_Task to carry out_
The pictures are to be left out when the listing below is reproduced word for word.

*** Data provided ***

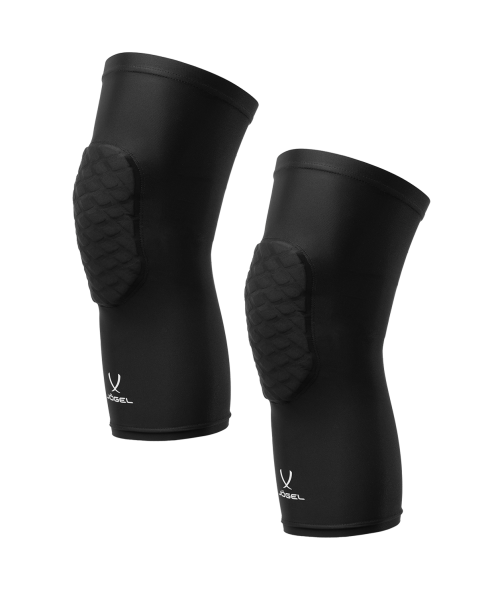 Наколенники баскетбольные с защитой ScalePad Knee Sleeves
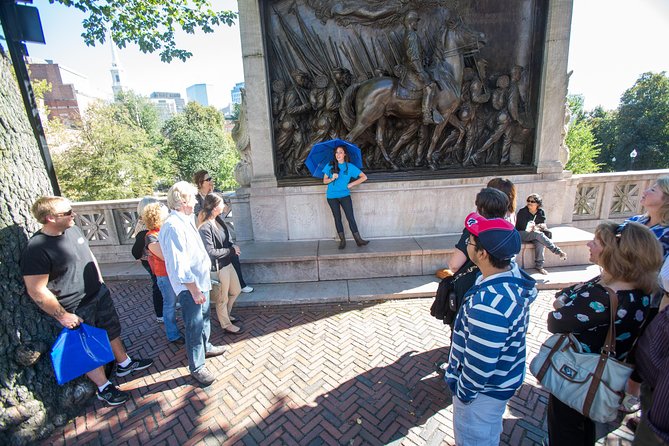 Boston Movie Mile Walking Tour - How Much Walking and How Much Time?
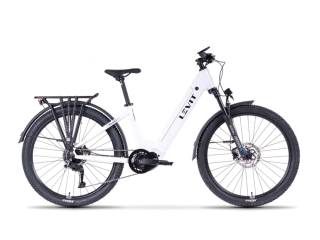 LEVIT RILATO SUV lowstep 2026 white pearl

*** End of Data provided ***

_Reply_
 Наколенники баскетбольные с защитой ScalePad Knee Sleeves
 Boston Movie Mile Walking Tour - How Much Walking and How Much Time?
 LEVIT RILATO SUV lowstep 2026 white pearl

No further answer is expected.